The restrictions which the Icelandic government put in place at the start of the coronavirus outbreak have been relaxed in part, effective today. So what is and what isn’t allowed?
As can be seen on covid.is, active infections in Iceland peaked on April 5th, with 1,096 active infections on that day. Active infections decreased steadily since then, and as of May 2nd, there are now only 72 active infections in the country. Iceland’s fast response, measures taken, and community reaction have demonstrably had an impact. This has included certain restrictions pertaining to travel and public gatherings.
Today, some of those restrictions are being relaxed, but we are not out of the woods yet. It’s important to know what is and is not allowed.
Public gathering limit goes from 20 to 50
The public gatherings ban, while still in effect, has been broadened to accommodate 50 people instead of 20. This applies to pretty much everywhere people come together en masse: conferences, galleries, movies, churches and so forth. Expect more restaurants and cafés to be open, albeit with the “two metre rule” still in place—tables will be spaced two metres apart, so even if an establishment has not quite reached 50 people, seating may be limited.
Shops that are over 1,000 square metres can allow for up to 100 people to come in, and an additional customer permitted for every additional ten square metres over 1,000, to a maximum of 200.
The two-metre rule
People are still being asked to maintain a distance of two metres between one another. Interestingly, the one exception to this will be the municipal bus service. People can sit closer than two metres together on the bus, but they will still have to board from the side door; not the front.
People will also be permitted to once again get haircuts, go to their physical therapists, visit dentists and doctors, and get a massage.
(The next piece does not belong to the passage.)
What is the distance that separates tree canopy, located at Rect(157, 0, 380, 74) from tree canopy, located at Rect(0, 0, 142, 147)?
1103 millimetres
While schools and afterschool centres are open full time to children again, parents are asked to not enter these buildings.
Gyms and pools still closed
Nightclubs, gyms, and public pools will remain closed for the time being, and restaurants that have liquor licenses will have to close at 23:00.
Sporting events will be permitted, provided that there is no live audience and two metres between athletes can be observed. Children are the exception to this rule.
People are encouraged to continue washing their hands and sanitising them, and those places which are open to the public are strongly advised to have hand sanitiser readily available to everyone. This is particularly the case at places that have cash registers.
For outdoor touristy activities, whether group tours or camping, a four metre distancing rule is being advised.